Pass onPermissionRequest to inspect the request and return the selected option yourself:
import { createACPTool } from '@mastra/acp'
export const codeAgentTool = createACPTool({
id: 'code-agent',
description: 'Use an ACP-compatible coding agent',
command: 'acp-agent',
args: ['--stdio'],
async onPermissionRequest(request) {
const allowOption = request.options.find(option => option.name === 'Allow')
if (!allowOption) {
return { outcome: { outcome: 'cancelled' } }
}
return {
outcome: {
outcome: 'selected',
optionId: allowOption.optionId,
},
}
},
})
Use this callback to enforce local policy, inspect the permission title, or route the decision to your own approval flow.

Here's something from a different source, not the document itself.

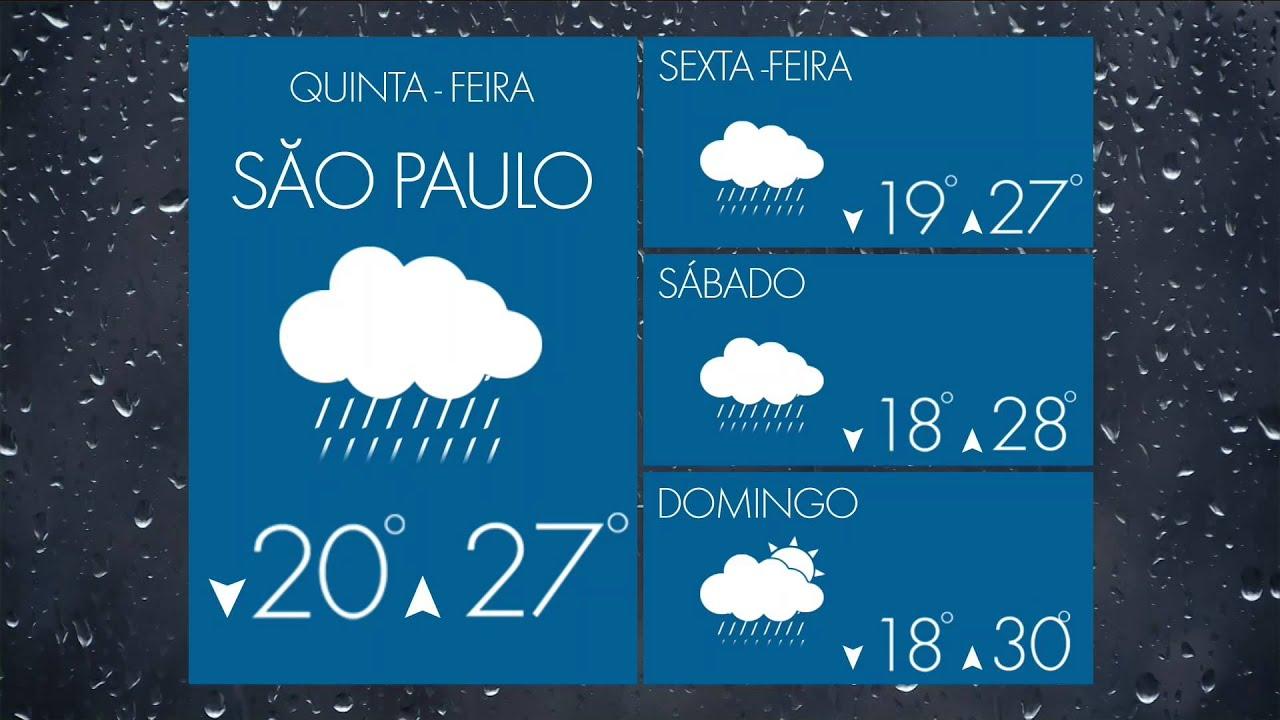 Sudeste Previsão Do Tempo Temporais Em São Paulo Youtube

Workspace integrationDirect link to Workspace integration
ACP file operations go through Mastra's workspace abstraction. If you don't pass workspace, @mastra/acp creates a Workspace backed by LocalFilesystem and uses cwd as the filesystem root.
Pass a custom Workspace when the ACP agent should read and write through a specific filesystem implementation:
import { AcpAgent } from '@mastra/acp'
import { LocalFilesystem, Workspace } from '@mastra/core/workspace'
const workspace = new Workspace({
filesystem: new LocalFilesystem({
root: process.cwd(),
}),
})
export const codeAgent = new AcpAgent({
id: 'code-agent',
description: 'Run coding tasks in a controlled workspace',
command: 'acp-agent',
args: ['--stdio'],
workspace,
})
Use cwd and workspace together when the ACP process should start in one directory but file operations should use an explicitly configured workspace root.